Energy Efficiency Analysis Figure 1: Energy Efficiency: Energy metrics across batch sizes and GPU frequencies, showing trade-offs in tokens per joule, energy per request, and power consumption.

4.2 Latency Analysis

Latency decreases with smaller batch sizes and higher GPU frequencies. Batch 1 consistently shows the lowest Time Between Tokens (TBT) and End-to-End latency across all settings. Larger batches incur higher latency, which can be mitigated but not eliminated by increasing the frequency. For batch sizes 1 and 2, latency is already low, and increasing GPU frequency beyond 700–800 MHz offers minimal improvement making these lower frequencies a good trade-off point for reduced power consumption.

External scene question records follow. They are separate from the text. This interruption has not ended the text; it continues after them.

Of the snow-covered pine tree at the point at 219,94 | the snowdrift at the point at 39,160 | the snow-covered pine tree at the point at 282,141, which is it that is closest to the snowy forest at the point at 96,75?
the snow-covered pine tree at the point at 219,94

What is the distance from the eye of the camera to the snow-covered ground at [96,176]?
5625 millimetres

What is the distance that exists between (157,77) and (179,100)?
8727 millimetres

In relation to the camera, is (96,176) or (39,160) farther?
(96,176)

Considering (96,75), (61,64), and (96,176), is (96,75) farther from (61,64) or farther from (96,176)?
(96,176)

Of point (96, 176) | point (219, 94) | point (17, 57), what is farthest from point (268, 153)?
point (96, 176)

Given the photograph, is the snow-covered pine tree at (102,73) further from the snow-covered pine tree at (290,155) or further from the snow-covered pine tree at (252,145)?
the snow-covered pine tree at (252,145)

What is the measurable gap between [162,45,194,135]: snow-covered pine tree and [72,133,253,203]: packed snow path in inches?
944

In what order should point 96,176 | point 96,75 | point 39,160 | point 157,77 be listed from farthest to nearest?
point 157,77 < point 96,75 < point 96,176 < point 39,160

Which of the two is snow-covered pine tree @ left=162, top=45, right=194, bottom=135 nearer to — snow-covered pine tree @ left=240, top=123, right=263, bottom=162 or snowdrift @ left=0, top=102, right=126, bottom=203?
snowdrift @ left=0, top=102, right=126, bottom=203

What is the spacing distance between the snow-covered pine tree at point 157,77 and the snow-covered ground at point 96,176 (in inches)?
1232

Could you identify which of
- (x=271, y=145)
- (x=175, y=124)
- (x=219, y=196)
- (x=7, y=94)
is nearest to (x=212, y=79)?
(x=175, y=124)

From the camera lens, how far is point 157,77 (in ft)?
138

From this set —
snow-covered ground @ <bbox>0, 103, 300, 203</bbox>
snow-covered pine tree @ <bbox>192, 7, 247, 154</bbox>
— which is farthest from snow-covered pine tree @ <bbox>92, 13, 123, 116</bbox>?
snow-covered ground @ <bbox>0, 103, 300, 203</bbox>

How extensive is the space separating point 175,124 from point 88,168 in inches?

Figure 2: Latency Analysis: Impact of batch size and GPU frequency on Time Between Tokens and End-to-End latency.

4.3 Throughput Analysis

Throughput increases steadily with both batch size and frequency. Batch 32 around 1600 MHz achieves the highest tokens-per-second rate. Even at lower frequencies, larger batches outperform smaller ones in throughput.

Figure 3: Throughput Analysis: Throughput (tokens/sec) scales with batch size and GPU frequency.

5. Summary of Trade-offs

Serving Goal	Best Batch Size	Best GPU Freq	Notes
Energy Efficiency	32	1000–1400 MHz	High TPJ and low energy per request; power draw is reasonable.
Low Latency	1 or 2	≥700 MHz	Low latency even at modest frequency; good for responsive applications.
High Throughput	32	1400–1600 MHz	Maximizes tokens/sec for high-load environments.

Model Dependency

These observations are based on the LLaMA 3.1–8B model. While exact values may vary across models, the overall trends with respect to batch size and GPU frequency are expected to remain consistent.